Ülkemizde resmi ideolojinin sözcülüğüne soyunan çevrelerin daima Türk Tarih Kurumu üzerindeki gizli elleri hissedilegelmiştir. Halaçoğlu’nun açıklamaları, resmi inkar politikalarının ucunun ırkçılığa uzandığının önemli bir göstergesi olması bakımından dikkate değerdir.
Türkiye toplumunun çokkültürlü ve çokkimlikli yapısından rahatsızlık duyan ve bilim adamı ünvanına yaslanarak neredeyse kafatası ölçümlerine başlayacak bu zihniyetin bir bilimsel kuruluşun başında bulunduğu her dakika eğitim ve bilim dünyası açısından bir talihsizliktir. Öte yandan, toplumu tektipleştirmeyi, farklılıkları bir kalem marifetiyle ortadan kaldırma kurnazlığını aklına getiren Yusuf Halaçoğlu’nun sözleri, kök salmış bir anlayışın dışavurumudur. Bu ırkçı, inkarcı yaklaşımın Türkiye toplumunu birleştirmek yerine daha da kutuplaştırmayı amaçladığı açıktır. Halaçoğlu’nun açıklamalarının bilimle yakından uzaktan ilgisinin olmadığı, kafatasçı, ırkçı ve akıldışı olduğu görülmektedir.
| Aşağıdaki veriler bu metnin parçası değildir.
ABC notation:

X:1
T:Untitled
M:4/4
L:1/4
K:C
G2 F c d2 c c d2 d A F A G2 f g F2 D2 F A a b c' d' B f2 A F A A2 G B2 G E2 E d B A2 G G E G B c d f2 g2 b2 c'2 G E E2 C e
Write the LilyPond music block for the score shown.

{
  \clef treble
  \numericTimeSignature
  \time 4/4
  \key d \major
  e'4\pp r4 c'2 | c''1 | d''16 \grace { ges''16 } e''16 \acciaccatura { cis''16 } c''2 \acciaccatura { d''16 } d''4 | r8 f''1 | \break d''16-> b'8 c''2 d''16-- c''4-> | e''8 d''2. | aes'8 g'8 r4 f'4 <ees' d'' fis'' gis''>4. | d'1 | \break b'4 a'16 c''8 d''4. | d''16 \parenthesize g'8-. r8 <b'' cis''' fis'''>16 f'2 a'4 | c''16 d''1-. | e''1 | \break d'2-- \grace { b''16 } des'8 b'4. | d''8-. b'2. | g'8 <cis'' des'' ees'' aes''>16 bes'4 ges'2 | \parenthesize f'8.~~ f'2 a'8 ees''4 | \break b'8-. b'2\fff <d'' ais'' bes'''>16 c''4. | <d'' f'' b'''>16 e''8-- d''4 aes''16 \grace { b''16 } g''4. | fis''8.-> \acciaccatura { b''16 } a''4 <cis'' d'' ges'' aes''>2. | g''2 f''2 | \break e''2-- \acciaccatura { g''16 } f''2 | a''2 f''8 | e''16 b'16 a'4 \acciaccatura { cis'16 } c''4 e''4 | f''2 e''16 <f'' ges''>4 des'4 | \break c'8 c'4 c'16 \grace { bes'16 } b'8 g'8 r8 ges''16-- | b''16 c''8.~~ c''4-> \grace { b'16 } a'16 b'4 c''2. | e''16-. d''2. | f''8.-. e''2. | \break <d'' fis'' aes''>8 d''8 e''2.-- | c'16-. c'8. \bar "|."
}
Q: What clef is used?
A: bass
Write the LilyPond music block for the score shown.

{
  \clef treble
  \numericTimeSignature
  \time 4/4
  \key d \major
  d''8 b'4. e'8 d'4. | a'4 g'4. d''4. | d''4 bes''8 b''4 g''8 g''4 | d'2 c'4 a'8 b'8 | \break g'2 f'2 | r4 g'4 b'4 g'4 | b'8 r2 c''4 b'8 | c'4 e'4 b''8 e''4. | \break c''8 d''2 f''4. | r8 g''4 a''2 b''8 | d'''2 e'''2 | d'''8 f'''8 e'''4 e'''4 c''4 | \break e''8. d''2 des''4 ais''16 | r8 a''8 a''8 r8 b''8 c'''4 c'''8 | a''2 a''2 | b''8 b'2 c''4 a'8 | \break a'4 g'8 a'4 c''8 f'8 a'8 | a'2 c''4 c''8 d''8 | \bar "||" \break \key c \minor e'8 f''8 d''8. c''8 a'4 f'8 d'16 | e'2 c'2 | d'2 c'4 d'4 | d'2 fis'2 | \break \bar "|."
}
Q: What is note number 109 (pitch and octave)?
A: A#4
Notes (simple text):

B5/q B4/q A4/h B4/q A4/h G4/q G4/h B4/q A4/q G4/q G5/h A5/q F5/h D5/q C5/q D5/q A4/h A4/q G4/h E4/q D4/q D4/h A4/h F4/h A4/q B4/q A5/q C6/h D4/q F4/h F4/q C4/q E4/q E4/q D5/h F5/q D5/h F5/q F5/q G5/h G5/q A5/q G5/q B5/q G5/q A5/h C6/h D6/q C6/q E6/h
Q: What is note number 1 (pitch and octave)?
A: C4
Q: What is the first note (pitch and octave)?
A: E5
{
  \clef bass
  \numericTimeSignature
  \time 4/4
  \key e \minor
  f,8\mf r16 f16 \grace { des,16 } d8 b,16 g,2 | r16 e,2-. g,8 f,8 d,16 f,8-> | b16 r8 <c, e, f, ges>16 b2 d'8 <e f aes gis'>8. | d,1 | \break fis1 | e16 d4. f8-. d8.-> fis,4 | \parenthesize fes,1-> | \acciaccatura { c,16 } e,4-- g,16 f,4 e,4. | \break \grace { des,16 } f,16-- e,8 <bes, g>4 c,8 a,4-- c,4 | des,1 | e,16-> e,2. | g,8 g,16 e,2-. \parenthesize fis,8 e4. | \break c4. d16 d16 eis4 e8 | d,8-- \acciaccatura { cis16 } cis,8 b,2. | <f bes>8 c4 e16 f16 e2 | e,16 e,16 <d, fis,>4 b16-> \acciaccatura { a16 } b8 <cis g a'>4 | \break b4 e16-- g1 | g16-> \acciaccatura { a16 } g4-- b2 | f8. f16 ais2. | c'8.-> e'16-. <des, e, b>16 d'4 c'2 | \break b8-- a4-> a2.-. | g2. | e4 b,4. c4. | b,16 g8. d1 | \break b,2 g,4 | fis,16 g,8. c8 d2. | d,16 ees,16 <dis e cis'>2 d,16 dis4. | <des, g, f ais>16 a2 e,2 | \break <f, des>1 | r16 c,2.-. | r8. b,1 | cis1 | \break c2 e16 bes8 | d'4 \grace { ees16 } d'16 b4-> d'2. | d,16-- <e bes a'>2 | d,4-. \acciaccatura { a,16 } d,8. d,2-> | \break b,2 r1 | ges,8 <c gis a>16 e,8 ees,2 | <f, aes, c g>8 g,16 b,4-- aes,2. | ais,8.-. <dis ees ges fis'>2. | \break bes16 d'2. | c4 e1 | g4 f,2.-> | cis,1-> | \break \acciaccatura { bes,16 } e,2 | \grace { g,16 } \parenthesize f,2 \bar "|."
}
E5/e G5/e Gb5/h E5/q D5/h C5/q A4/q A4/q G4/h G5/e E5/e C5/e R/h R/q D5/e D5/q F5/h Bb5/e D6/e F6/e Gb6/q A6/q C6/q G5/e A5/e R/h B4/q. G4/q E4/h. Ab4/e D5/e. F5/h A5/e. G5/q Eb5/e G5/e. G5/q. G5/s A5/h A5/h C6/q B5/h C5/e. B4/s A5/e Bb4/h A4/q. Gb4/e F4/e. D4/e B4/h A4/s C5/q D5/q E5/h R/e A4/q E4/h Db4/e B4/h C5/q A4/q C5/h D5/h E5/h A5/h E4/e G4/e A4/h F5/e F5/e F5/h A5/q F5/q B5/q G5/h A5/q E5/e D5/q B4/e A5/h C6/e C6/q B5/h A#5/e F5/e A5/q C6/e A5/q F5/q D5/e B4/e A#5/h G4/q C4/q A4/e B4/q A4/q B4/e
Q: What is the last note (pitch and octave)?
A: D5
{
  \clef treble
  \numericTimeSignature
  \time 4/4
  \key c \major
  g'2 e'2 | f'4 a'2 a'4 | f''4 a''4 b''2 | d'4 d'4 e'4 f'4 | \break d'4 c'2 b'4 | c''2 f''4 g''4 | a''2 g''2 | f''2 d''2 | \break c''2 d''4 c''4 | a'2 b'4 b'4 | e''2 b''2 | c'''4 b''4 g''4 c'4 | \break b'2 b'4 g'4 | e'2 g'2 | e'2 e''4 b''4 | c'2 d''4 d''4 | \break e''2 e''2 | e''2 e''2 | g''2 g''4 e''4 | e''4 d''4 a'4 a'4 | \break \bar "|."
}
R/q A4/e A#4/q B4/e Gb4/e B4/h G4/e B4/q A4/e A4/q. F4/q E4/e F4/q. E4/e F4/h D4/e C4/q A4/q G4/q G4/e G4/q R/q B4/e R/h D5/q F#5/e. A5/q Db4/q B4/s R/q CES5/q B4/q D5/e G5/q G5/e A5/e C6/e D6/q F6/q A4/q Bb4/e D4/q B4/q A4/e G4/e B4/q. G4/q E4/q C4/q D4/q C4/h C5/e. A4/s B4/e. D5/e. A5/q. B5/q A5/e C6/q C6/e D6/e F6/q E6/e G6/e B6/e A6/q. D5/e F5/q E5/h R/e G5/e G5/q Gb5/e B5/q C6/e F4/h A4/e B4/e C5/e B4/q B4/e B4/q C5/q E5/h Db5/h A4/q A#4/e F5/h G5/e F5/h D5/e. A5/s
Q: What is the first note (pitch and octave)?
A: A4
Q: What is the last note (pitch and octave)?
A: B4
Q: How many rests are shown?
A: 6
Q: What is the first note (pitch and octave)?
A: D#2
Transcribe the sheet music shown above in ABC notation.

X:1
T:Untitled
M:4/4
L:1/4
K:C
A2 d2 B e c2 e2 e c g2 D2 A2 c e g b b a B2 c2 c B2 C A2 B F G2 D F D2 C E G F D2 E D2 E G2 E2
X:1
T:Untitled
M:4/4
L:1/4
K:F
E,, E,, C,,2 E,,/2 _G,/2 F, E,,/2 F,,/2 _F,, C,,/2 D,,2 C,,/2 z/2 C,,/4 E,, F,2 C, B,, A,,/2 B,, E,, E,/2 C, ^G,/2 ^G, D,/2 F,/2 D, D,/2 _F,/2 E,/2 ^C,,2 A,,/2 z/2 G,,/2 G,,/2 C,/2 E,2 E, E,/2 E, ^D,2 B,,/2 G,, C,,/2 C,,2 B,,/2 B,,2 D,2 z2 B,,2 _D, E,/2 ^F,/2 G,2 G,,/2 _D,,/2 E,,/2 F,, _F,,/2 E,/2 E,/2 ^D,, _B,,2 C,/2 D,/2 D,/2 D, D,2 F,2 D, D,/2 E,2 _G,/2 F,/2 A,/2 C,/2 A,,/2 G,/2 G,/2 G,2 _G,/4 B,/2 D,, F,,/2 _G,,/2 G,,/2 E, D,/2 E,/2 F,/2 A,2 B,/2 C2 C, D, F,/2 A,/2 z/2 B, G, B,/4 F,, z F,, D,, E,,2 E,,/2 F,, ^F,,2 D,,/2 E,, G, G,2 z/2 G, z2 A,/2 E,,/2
Irkçılığı, bölücülüğü, inkarcılığı ve kutuplaşmaları bilim maskesi altında piyasaya süren bu sözlerin rastlantı olmadığı aşikardır. Prof. Dr. Yusuf Halaçoğlu’nun bu tutumu karşısında hükümet sessiz kalmamalı ve kendisini derhal görevden almalı, bir araştırma ve bilim kuruluşu olan Türk Tarih Kurumu’nun gerçekten akıl ve bilim ölçütlerine göre işleyen bir yapıya dönüştürülmesi için çabalar desteklenmelidir. Yusuf Halaçoğlu’nun görevde kaldığı her dakika, Türk Tarih Kurumu’nun kurumsal kişiliğini de zedeleyecek ve bu bilim kuruluşunun gerek ulusal gerekse uluslar arası bilim çevrelerindeki itibarını ortadan kaldıracaktır. Bu nedenle …………. olarak, TTK Başkanı’nın ırkçılık ve inkarcılık kokan, resmi ideoloji eksenli, bilimdışı açıklamalarını kınıyor ve kendisinin derhal görevden alınmasını talep ettiğimizi basınımızın ve kamuoyunun dikkatine sunuyoruz.